Are You a Blue Collar or White Collar Developer? - rob_r0
http://itmanagement.earthweb.com/columns/article.php/3848406/Are-You-a-Blue-Collar-or-White-Collar-Developer.htm

======
thwarted
_With more than a hint of a defensive tone, he said that he didn’t go to
college. ... "Really? So where did you learn to write code?"_

The most interesting thing about this parable is that no one seemed to have
been "writing code" before having gone to school to "learn" it.

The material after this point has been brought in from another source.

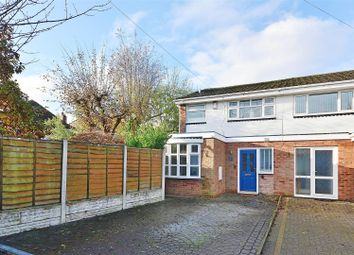 3 bed semi-detached house for sale in Hartswell Drive, Kings Heath, Birmingham B13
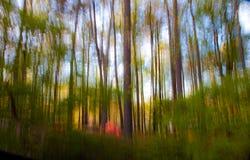 abstrakt begrepp 6502 Arkivfoto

I'm not a programmer because of my CS degree, I'm a programmer because I've
been programming, learning to program, and continue to learn to program, for
nearly 75% of my life, only half of that professionally.

------
seldo
I think there is definitely a difference in personality types between
"Computer Science" people and "software engineers", which the author is
characterizing as white and blue collar. However, I think the white/blue
distinction carries overtones of a class difference which isn't necessary.

A good engineering team needs CS people to be the "architecture astronauts"
and pure engineers to keep them grounded and make sure something actually
ships. Too many CS guys and you ship something needlessly complicated far too
late; too many engineers and you ship spaghetti code that doesn't scale,
because they're focused on results rather than architecture.

------
skawaii
Overall, the article was pretty good. I think the conclusion is right on (just
get some enthusiastic developers and get to work).

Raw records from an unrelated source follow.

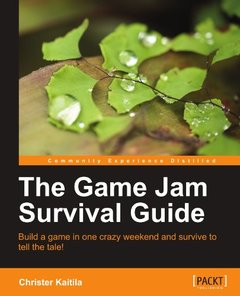 The Game Jam Survival Guide-cover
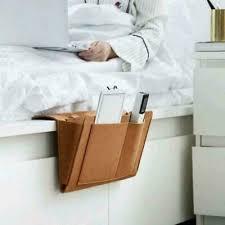 bett aufbewahrungstasche tasche filz bett hängen schlafzimmer sofa tisch or f8p8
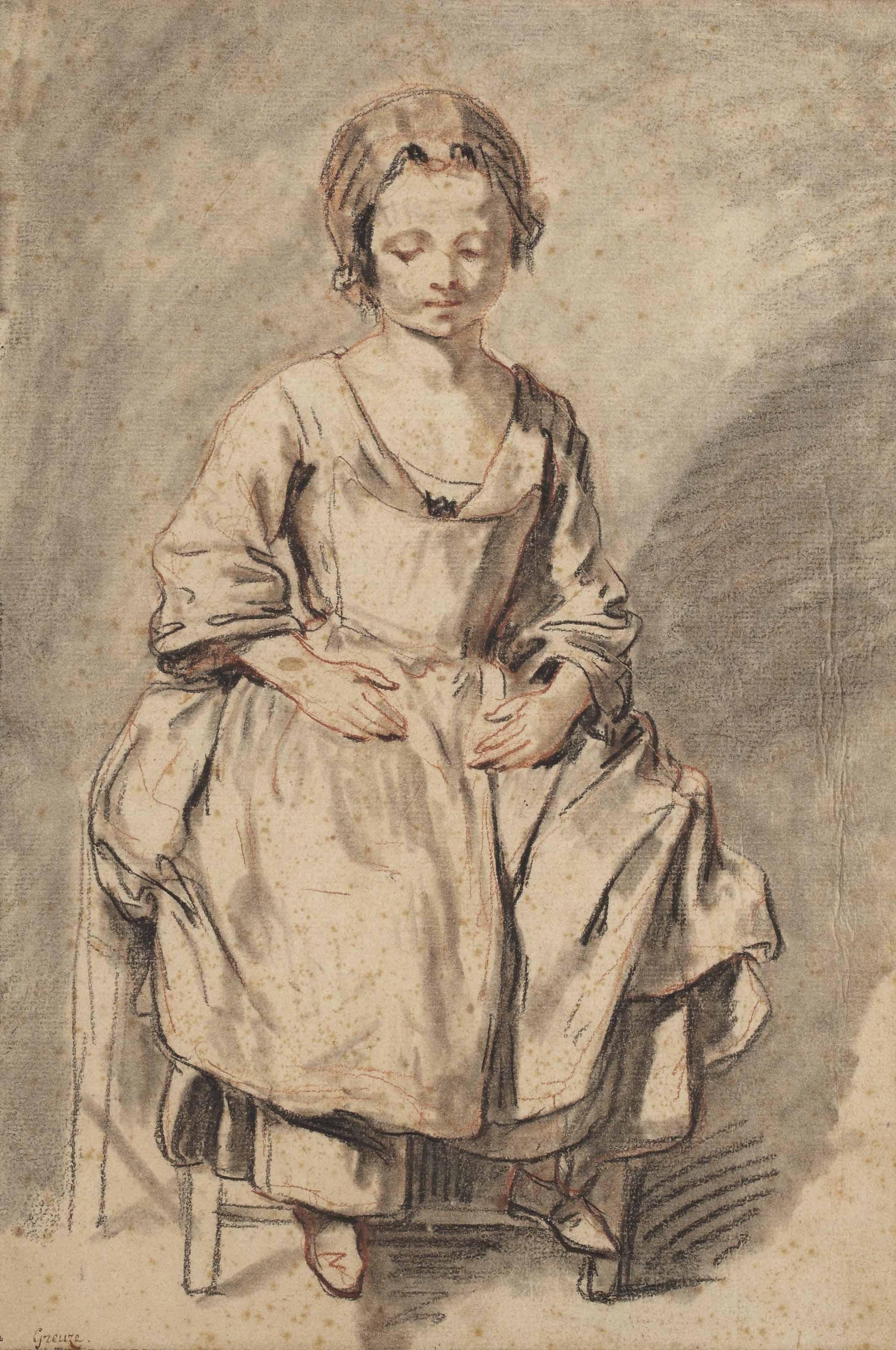 jean baptiste greuze tournus 1725 1805 paris jeune fille assise sur une chaise christie 39 s. Black Bedroom Furniture Sets. Home Design Ideas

The article made it seem (IMHO) that the different personalities were
completely distinct. I'd have to disagree with that point, having majored in
CS while at college, but I feel like I'm slightly more "blue collar" than
"white collar". I think you can definitely have bits of both personalities.
Just my 2 cents.

------
gfodor
This dynamic is a perfect example why you have to have unianimous enthusiasm
for new team hires. The lack of respect for one another is astounding: I'd be
shocked if they ever shipped any software together.

------
rwhitman
Well I'm glad to see the raging class / education war raging in the comments
of that post isn't taking place on HN.